舍入为IEEE 754精度，但保留二进制格式

Question

If I convert the decimal number 3120.0005 to float (32-bit) representation, the number gets rounded down to 3120.00048828125.

Assuming we're using a fixed point number with a scale of 10^12 then 1000000000000 = 1.0 and 3120000500000000 = 3120.0005.

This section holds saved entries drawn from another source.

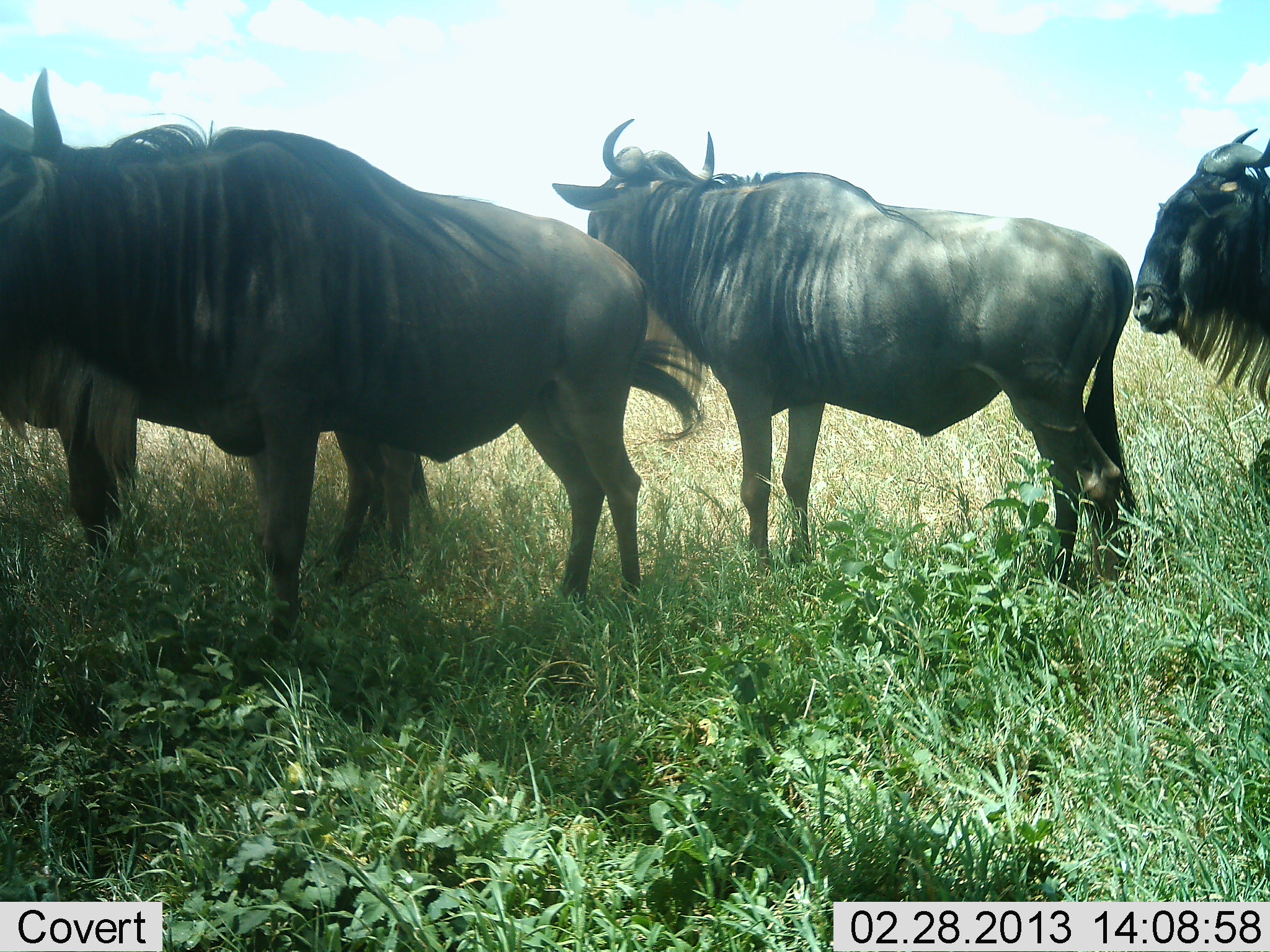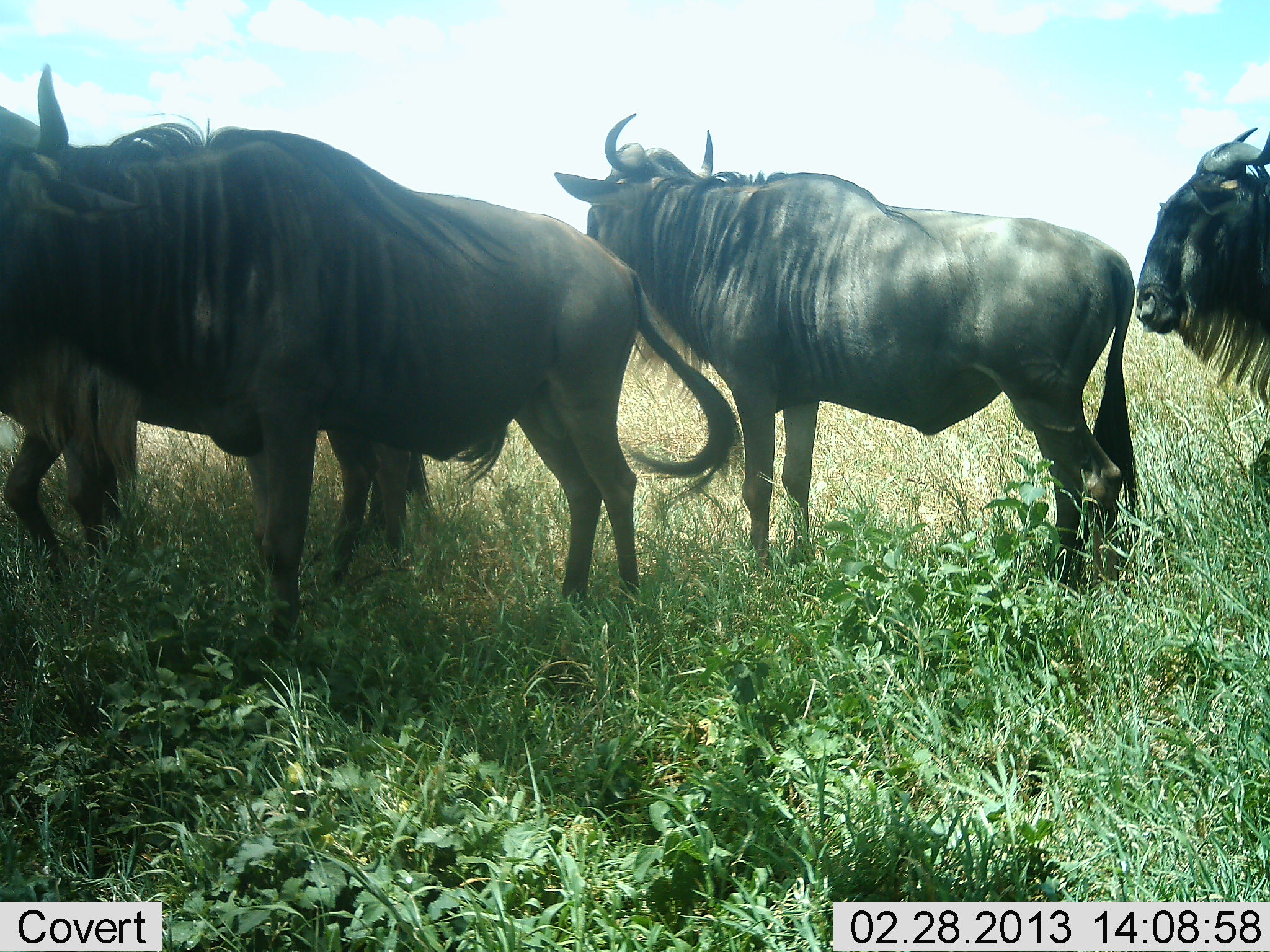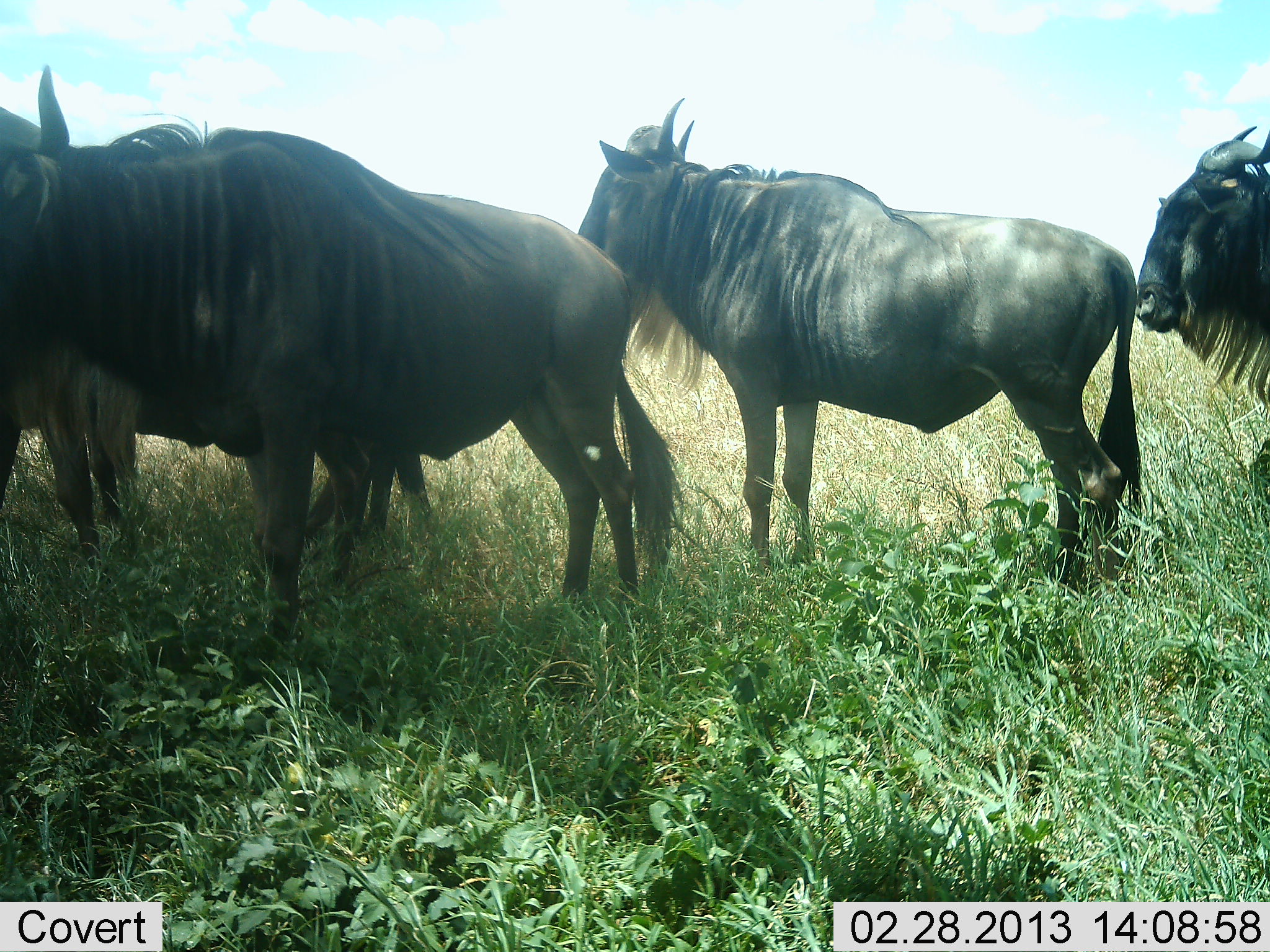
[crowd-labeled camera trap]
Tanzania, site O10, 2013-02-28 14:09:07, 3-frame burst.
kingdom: Animalia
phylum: Chordata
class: Mammalia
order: Artiodactyla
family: Bovidae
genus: Connochaetes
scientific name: Connochaetes taurinus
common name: blue wildebeest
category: wildebeest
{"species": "wildebeest (blue wildebeest) (Connochaetes taurinus)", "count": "4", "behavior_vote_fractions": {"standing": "100%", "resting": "0%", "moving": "4%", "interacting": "4%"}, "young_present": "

What would the formula/algorithm be to round down to the nearest IEEE 754 precision to get 3120000488281250? I would also need a way to get the result of rounding up (3120000732421875).

Answer 1

If you divide by the decimal scaling factor, you'll find your nearest representable float. For rounding the other direction, std::nextafter can be used:

#include <float.h>
#include <math.h>
#include <stdio.h>

long long scale_to_fixed(float f)
{
    float intf = truncf(f);
    long long result = 1000000000000LL;
    result *= (long long)intf;
    result += round((f - intf) * 1.0e12);
    return result;
}

/* not needed, always good enough to use (float)(n / 1.0e12) */
float scale_from_fixed(long long n)
{
    float result = (n % 1000000000000LL) / 1.0e12;
    result += n / 1000000000000LL;
    return result;
}

int main()
{
    long long x = 3120000500000000;
    float x_reduced = scale_from_fixed(x);
    long long y1 = scale_to_fixed(x_reduced);
    long long yfloor = y1, yceil = y1;
    if (y1 < x) {
        yceil = scale_to_fixed(nextafterf(x_reduced, FLT_MAX));
    }
    else if (y1 > x) {
        yfloor = scale_to_fixed(nextafterf(x_reduced, -FLT_MAX));
    }

    printf("%lld\n%lld\n%lld\n", yfloor, x, yceil);
}

Results:

3120000488281250

3120000500000000

3120000732421875

Answer 2

In order to handle the values as float scaled by 1e12 and compute the next larger power of two, eg "rounding up (3120000732421875)" , the key is understanding that you are looking for the next larger power of two from the 32-bit representation of x / 1.0e12 . While you can mathematically arrive at this value, a union between float and unsigned (or uint32_t ) provides a direct way to interpret the stored 32-bit value for the floating-point number as an unsigned value. ¹

A simple example utilizing a the union prev to hold the reduced value of x and a separate instance next holding the unsigned value ( +1 ) can be:

#include <stdio.h>
#include <inttypes.h>

int main (void) {

    uint64_t x = 3120000500000000;
    union {                         /* union between float and uint32_t */
        float f;
        uint32_t u;
    } prev = { .f = x / 1.0e12 },   /* x reduced to float, pwr of 2 as .u */
      next = { .u = prev.u + 1u };  /* 2nd union, increment pwr of 2 by 1 */

    printf ("prev : %" PRIu64 "\n   x : %" PRIu64 "\nnext : %" PRIu64 "\n", 
            (uint64_t)(prev.f * 1e12), x, (uint64_t)(next.f * 1e12));
}

Example Use/Output

$ ./bin/pwr2_prev_next
prev : 3120000488281250
   x : 3120000500000000
next : 3120000732421875

Footnotes:

1. As an alternative, you can use a pointer to char to hold the address of the floating point type and interpret the 4-byte value stored at that location as unsigned without running afoul of C11 Standard - §6.5 Expressions (p6,7) (the "Strict Aliasing Rule" ), but the use of a union is preferred.